Howard Philipps Lovecraft ist nicht für seinen Humor berühmt geworden. Dennoch hat er in vielen Werken durchaus eine eigene, spezielle Art von Witz und Sinn für Ironie durchschimmern lassen. Eine spezielle Kombination von Lovecraft, Horror und bizarrem Humor mixt Rebekah McKendry in ihrem Indie-FilmHandlung
Wes kämpft am Steuer seines Autos mit der Müdigkeit und der Erinnerung an seine Ex-Freundin Brenda. Zur Erholung legt er eine Rast an einer Autobahntoilette ein.
Hier verbrennt er seine Habseligkeiten – bis auf ein Foto von Brenda und einem Teddy, den sie ihm einst schenkte. Nach dem Verbrennungsritual unter schwerem Alkoholkonsum wacht er am nächsten Morgen verkatert auf und besucht die Toilette, wo er sich in einer Kabine übergibt. Überrascht muss er feststellen, dass er wider Erwarten nicht alleine ist: Eine Stimme aus der Nachbarkabine verwickelt ihn in ein ungewolltes Gespräch.
Als sich sein Nachbar als Gott Ghatanothoa, kurz Ghat, vorstellt, glaubt Wes ihm kein Wort. Leider muss er feststellen, dass er die Örtlichkeit nicht mehr verlassen kann. Die Stimme in dem verschlossenen, über einem mit mystischen Zeichnungen versehenen "Glory-Hole" verfügenden Raum weiß sehr viel mehr über ihn, als es möglich erscheint. Als er in die Kabine hineinsehen will, spürt er erstmals die Macht der Gottheit. Wes kämpft selbst mit Schuld, Reue und Trauer und hat kein Interesse an den Dingen, die der Gott in der Nachbarkabine erzählt. Alle Fluchtversuche führen ihn jedoch zum Ausgangsort zurück und eine Kontaktaufnahme mit einem Techniker endet katastrophal. Wes muss sich letztendlich seinem Schicksal und seiner Aufgabe stellen: Ghatanothoa versucht, Wes von einer Opfergabe zu überzeugen. Weigert er sich, steht nichts Geringeres als das Schicksal des gesamten Universums auf dem Spiel...
Lovecrafteske Momente
Ghatanothoa ist eine Entität, die in der Geschichte Out of the Aeons auftritt, die Lovecraft als Co-Autor mit Hazel Heald 1935 für Weird Tales verfasste. Wie bei vielen dieser Kooperationen darf man davon ausgehen, dass sie nahezu komplett von Lovecraft verfasst wurde. Für diese Geschichte reklamierte er ausdrücklich die vollständige Autorenschaft in mehreren späteren Briefen an Kollegen. Der Ghatanothoa der Geschichte war eine Gottheit, deren Anblick die Menschen nicht ertragen konnten: Sie versteinerten, wobei das Gehirn intakt blieb. Im Film wird die “Nicht-Ansehbarkeit” –jedoch ohne Versteinerung – übernommen. Wes – und mit ihm der Zuschauer – sieht bis zum Finale immer nur wenig von der Gottheit; Teile oder Gliedmaßen, jedoch nie die gesamte Wesenheit.

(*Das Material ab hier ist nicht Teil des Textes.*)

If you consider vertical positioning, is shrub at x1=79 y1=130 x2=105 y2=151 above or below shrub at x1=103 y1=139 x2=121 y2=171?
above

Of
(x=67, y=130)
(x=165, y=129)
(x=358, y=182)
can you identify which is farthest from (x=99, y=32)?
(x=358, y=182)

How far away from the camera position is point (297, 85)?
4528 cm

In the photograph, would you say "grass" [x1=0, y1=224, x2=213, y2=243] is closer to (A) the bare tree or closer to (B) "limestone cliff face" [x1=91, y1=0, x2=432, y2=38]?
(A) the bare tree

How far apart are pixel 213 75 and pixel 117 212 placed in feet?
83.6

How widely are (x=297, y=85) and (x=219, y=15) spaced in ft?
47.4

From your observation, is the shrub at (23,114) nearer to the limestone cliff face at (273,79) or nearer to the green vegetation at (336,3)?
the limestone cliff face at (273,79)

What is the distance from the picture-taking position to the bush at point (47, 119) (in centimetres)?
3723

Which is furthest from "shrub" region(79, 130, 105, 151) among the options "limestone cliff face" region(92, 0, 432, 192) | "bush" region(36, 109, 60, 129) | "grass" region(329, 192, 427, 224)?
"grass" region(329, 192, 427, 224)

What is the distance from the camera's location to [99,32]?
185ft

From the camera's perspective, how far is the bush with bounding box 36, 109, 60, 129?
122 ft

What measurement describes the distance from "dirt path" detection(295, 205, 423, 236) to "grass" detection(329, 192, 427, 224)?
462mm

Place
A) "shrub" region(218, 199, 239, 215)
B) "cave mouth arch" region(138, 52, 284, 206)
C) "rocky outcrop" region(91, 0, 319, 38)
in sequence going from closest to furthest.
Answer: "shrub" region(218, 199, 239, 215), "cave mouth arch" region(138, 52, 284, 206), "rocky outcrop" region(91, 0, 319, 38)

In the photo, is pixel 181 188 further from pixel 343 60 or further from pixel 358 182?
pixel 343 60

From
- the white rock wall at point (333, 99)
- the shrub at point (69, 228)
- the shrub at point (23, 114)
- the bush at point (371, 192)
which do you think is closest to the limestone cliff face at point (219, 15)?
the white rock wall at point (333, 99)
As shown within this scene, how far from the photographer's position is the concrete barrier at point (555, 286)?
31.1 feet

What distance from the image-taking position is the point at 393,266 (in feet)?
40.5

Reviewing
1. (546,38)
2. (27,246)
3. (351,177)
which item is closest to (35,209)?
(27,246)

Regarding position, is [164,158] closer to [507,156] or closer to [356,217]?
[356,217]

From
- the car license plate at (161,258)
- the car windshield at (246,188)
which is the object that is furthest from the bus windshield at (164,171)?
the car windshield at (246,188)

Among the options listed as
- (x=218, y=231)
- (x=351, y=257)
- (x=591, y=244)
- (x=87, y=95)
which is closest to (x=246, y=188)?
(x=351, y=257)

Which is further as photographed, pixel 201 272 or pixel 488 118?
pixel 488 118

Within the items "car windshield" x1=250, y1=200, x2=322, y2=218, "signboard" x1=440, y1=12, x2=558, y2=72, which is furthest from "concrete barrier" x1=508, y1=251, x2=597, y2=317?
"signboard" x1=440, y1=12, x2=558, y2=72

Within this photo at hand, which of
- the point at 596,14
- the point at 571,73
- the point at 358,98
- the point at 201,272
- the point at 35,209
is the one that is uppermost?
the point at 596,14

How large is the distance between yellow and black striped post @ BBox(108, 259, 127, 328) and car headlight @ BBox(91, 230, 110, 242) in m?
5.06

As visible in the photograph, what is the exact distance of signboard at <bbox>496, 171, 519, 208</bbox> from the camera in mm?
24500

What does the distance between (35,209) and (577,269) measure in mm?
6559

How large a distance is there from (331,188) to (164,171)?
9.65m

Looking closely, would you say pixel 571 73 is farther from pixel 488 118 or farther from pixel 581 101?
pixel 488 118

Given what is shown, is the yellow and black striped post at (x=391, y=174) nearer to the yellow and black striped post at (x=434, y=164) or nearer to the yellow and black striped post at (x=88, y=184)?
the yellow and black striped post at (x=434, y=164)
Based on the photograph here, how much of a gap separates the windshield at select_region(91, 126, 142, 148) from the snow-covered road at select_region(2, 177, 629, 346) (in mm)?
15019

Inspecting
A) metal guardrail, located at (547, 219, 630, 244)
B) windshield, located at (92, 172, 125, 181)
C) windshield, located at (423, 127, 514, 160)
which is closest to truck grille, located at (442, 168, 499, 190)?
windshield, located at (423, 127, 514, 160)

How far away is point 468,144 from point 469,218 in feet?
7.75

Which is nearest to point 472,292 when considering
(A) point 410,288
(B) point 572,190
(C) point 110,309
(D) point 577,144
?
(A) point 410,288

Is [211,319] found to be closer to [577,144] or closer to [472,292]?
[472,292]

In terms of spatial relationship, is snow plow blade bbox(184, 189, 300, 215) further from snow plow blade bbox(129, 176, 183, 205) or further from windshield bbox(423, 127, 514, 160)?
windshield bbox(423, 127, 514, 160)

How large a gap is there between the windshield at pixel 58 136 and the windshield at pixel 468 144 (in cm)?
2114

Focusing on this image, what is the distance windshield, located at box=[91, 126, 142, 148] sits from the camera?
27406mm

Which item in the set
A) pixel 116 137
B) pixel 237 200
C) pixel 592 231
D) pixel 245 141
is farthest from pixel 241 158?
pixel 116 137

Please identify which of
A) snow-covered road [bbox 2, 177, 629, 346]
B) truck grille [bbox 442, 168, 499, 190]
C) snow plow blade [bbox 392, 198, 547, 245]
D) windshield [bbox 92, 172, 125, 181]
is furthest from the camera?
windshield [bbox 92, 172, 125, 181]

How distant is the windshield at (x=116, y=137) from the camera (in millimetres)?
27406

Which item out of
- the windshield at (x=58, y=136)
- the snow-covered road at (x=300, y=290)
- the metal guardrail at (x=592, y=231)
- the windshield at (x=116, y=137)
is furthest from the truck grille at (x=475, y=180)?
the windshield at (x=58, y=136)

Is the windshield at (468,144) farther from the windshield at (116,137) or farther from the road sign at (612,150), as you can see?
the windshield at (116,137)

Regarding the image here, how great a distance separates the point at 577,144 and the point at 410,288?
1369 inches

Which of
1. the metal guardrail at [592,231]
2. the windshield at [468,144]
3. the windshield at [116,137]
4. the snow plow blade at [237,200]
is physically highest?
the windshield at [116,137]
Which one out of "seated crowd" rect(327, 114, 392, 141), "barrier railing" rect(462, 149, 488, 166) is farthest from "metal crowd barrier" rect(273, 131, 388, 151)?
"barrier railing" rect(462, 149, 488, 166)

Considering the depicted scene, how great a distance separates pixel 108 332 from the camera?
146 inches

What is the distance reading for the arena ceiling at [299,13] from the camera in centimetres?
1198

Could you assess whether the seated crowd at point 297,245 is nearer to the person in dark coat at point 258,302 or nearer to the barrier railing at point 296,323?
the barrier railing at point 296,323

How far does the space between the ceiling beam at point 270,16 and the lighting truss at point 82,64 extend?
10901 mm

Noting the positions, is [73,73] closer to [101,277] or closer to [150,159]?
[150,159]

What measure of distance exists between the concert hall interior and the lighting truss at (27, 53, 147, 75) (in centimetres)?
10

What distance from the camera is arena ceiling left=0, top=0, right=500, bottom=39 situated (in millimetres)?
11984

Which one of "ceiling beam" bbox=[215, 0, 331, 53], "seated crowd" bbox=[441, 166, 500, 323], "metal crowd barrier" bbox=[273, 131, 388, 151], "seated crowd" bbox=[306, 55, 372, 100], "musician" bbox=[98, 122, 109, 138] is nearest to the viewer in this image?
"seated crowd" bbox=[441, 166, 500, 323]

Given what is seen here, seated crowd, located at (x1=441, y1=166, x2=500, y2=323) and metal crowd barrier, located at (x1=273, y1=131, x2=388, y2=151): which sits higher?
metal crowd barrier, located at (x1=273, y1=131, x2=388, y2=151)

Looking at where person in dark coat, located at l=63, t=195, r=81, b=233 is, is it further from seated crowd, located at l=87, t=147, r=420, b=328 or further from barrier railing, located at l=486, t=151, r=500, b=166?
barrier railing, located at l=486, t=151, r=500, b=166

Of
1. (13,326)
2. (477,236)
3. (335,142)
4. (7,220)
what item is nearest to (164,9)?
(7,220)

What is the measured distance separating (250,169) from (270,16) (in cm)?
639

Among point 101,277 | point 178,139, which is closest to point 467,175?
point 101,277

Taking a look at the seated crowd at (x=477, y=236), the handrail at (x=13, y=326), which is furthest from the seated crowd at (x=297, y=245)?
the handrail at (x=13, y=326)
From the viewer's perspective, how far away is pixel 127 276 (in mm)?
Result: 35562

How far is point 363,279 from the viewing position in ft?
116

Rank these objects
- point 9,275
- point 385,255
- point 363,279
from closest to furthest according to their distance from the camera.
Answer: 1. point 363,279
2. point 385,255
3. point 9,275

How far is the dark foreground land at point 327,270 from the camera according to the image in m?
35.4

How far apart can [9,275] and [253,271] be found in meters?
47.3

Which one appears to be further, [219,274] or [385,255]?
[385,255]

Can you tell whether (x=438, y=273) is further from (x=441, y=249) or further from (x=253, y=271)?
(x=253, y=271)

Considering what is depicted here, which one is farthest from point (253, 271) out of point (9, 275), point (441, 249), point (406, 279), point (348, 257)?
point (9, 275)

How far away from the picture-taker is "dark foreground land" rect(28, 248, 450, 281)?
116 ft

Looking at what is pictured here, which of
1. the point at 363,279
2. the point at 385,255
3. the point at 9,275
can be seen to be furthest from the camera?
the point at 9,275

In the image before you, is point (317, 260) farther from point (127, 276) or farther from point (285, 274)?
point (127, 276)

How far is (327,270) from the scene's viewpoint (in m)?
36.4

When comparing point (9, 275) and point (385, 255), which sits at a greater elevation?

Diese gibt es am Ende kurz zu sehen und sie ist an die Beschreibungen in der Geschichte angelehnt (semi-amorph, Krakenaugen, Tentakel, Rüssel). In der Geschichte Lovecrafts eher Entität im Hintergrund, wird sie im Film größtenteils durch eine Stimme repräsentiert.
Die Mythologie, als erstgeborener Sohn Cthulhus in den Tiefen zu lauern, entlehnt sich wohl eher der Linn Carters Geschichte The Thing in the Pit aus dem Xothic Legend-Zyklus. Diese Elemente werden im Film in einer eigenen Cosmic-Horror- Hintergrund-Erzählung arrangiert und interpretiert. Diese Hintergrundgeschichte wird über Reliefzeichnungen auf der Toilettentür erzählt und darf als Verneigung vor The Nameless City und At the Mountains of Madness verstanden werden.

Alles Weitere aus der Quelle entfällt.